Ghidetti
Studiare per riflettere. Sembra un po’ questa la cifra stilistica de L’abbaglio, film di Roberto Andò in questi giorni nelle sale cinematografiche del Paese. E lo studio per la riflessione riguarda un capitolo luminoso della nostra Storia (forse, assieme alla Resistenza, il più luminoso), vale a dire la Spedizione dei Mille del 1860 quando Garibaldi e le sue camicie rosse liberarono l’Italia meridionale dal giogo borbonico.
Subito, e correttamente, il regista mette a fuoco il problema principale, oggetto di interesse e polemica feroce in migliaia e migliaia di libri, sul fine ultimo dell’epopea garibaldina: fu rivoluzione nazionale e basta o aveva finalità sociali, di redenzione del popolo schiavo di un apparato feudale, mafioso e tirannico? La scena è esemplare: l’Eroe dei Due Mondi promette di abolire la tassa sul sale e di distribuire le terre ai contadini. Loro, la plebe, esulta. I “signori”, con tanto di papillon e bombetta, si guardano perplessi. Una eco chiara e incontrovertibile dei temi cari al Gattopardo di Tomasi di Lampedusa con il famoso (e abusato) tutto cambi affinché nulla cambi.
E poi ci sono i protagonisti in carne e ossa dell’avventura garibaldina, i Mille appunto. Giovani e meno giovani, con le loro camicie rosse (qui Andò ne fa indossare troppe, nella realtà erano molte meno essendo i soldati vestiti con le più differenti e bizzarre fogge), le loro paure, le loro speranze. Garibaldini riscoperti, verrebbe da dire. Come il protagonista del film: quel Vincenzo Giordano Orsini (interpretato da un Toni Servillo in ottima forma) autore della finta deviazione verso l’interno della Sicilia che, di fatto, permise a Garibaldi di entrare a Palermo dando così una botta irreversibile all’esercito del Borbone. Un Orsini che, da vecchio mazziniano (in gioventù aveva aderito alla Giovine Italia), capisce subito che i sogni di redenzione della popolazione saranno uccisi dal cinismo della politica politicante e dal potere dei nuovi padroni, i Savoia.

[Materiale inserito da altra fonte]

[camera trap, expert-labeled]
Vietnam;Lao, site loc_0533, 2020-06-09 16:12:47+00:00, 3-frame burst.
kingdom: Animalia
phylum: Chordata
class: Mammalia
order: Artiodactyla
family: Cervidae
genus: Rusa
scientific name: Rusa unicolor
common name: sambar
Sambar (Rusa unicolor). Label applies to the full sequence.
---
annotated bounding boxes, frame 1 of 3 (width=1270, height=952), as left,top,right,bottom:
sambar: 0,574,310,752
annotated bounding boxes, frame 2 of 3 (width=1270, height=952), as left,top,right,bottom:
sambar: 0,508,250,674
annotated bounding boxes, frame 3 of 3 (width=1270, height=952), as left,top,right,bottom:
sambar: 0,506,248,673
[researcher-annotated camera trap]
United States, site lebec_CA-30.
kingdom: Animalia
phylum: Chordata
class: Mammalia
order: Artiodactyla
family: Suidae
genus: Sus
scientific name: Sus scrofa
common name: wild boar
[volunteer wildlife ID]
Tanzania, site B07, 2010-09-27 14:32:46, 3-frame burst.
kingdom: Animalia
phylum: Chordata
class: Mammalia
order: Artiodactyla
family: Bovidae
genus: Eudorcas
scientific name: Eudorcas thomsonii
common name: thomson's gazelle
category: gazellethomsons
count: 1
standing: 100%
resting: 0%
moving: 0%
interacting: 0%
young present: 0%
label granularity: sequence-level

Ma Andò compie un’ulteriore mossa, intelligente e imprevedibile. La mancata, vera rivoluzione non è solo opera dei poteri forti, ma anche di parte della gente. In tal senso sono esemplificativi i due personaggi (macchiette imbroglione) interpretati con rara maestria da Ficarra e Picone): usano la Spedizione dei Mille per i loro interessi, più o meno leciti, più o meno eticamente giudicabili. Insomma, la rappresentazione perfetta dell’italiano medio, quasi a voler rappresentare che i grandi cambiamenti li pensano e li attuano le élites intellettuali. Una coppia, quella di Ficarra e Picone, capace di gesti nobili che poi, e di più non riveliamo, tali non sono. L’imperdibile finale lo dimostra.
Altro elemento metaforico ma con forti radici storiche riguarda l’uso delle carte da gioco, vere e altre protagoniste del film. Esse sono presenti sin dall’inizio e caratterizzano tutte le vicende. Come a dire (ed è vero): l’impresa garibaldina fu un azzardo (costruito a tavolino, certo, ma su di un tavolino disseminato di ideali) e, come tale, dava enorme fastidio alla politica e quindi doveva essere fermato. Meglio: utilizzato per farne un proprio tornaconto, la conquista di uno Stato sì tirannico e dispotico, ma pur sempre sovrano.
Azzeccati, segno di uno studio intenso e profondo, i luoghi della storia, vale a dire quella Sicilia occidentale situata nel trapanese e impareggiabile nel suo mare, nelle sue coste, nei suoi cieli abbaglianti.
Un lavoro, dunque, storicamente ben architettato, salvo lo sbarco di Marsala, un po’ affrettato e senza la presenza delle navi inglesi che, di fatto, permisero l’inizio di quella fantastica avventura. Patriottica eppur idealmente permeata da una gran voglia di riscatto sociale.